Facts and Procedural History
{¶ 5} In March 1996, the Population Council sponsored a new drug application with the Food and Drug Administration (“FDA”) “for the use of [mifepristone] for the medical termination of intrauterine pregnancy through 49 days’ pregnancy.” In evaluating the safety and efficacy of mifepristone (a drug also known as “RU-486” and its trade name “Mifeprex”) for inducing abortions, the FDA relied on clinical trials involving women with gestational durations of 49 days or less who took 600 mg of mifepristone followed in most cases by a dose of 400 |xg of misoprostol two days later.

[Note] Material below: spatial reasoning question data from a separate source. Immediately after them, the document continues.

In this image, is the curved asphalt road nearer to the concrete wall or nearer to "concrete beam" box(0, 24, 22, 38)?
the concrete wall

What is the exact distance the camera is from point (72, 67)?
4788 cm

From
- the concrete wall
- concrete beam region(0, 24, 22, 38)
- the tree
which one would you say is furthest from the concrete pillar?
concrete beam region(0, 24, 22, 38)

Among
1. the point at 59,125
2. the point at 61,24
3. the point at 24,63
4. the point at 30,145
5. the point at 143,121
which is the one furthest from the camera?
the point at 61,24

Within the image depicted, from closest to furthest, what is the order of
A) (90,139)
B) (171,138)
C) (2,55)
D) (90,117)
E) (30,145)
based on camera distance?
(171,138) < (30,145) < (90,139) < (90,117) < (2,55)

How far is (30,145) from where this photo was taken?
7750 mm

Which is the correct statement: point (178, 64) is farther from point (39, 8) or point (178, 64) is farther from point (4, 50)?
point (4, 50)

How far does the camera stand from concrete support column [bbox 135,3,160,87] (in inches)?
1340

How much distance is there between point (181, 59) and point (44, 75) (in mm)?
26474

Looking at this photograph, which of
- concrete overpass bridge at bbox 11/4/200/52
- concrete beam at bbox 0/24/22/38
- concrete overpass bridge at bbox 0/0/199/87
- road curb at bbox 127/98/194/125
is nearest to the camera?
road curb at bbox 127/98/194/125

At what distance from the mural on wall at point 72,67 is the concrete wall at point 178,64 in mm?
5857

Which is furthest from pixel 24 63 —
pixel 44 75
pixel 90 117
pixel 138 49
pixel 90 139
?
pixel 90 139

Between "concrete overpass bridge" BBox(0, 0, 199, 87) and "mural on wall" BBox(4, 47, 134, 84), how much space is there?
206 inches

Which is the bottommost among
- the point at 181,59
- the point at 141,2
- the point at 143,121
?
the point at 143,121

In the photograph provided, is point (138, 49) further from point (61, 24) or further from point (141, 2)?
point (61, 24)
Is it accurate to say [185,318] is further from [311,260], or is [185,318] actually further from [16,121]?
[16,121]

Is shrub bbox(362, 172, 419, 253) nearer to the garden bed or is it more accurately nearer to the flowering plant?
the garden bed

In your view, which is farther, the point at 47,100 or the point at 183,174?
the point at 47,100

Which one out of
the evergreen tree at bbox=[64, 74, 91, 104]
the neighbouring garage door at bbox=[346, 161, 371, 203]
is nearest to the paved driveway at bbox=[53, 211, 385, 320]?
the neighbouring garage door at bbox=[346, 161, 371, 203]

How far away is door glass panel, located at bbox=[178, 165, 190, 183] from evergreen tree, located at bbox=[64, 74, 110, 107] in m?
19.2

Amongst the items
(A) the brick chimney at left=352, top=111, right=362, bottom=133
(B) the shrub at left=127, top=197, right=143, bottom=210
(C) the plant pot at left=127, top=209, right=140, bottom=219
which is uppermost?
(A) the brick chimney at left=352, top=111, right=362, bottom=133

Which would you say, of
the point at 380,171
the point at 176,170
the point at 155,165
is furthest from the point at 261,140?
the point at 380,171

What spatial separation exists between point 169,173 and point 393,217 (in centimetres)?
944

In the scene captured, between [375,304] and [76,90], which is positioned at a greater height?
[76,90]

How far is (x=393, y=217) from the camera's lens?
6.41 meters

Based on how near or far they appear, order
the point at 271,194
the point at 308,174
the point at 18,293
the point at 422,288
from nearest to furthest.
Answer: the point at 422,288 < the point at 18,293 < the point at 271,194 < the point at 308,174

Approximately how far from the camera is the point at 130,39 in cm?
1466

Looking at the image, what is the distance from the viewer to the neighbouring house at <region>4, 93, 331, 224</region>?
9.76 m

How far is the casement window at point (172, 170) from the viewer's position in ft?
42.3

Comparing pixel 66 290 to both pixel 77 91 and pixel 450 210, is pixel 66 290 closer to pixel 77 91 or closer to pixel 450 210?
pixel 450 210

In issuing its September 28, 2000 drug approval letter approving use of mifepristone, the FDA concluded that “adequate information has been presented to approve [mifepristone] for use as recommended in the agreed upon labeling text.”
{¶ 6} Further, in its drug approval letter, the FDA, pursuant to 21 C.F.R. 314.520, imposed an additional restriction that mifepristone “be provided by or under the supervision of a physician who meets the following qualifications:
{¶ 7} “[1.] Ability to assess the duration of the pregnancy accurately.
{¶ 8} “[2.] Ability to diagnose ectopic pregnancies.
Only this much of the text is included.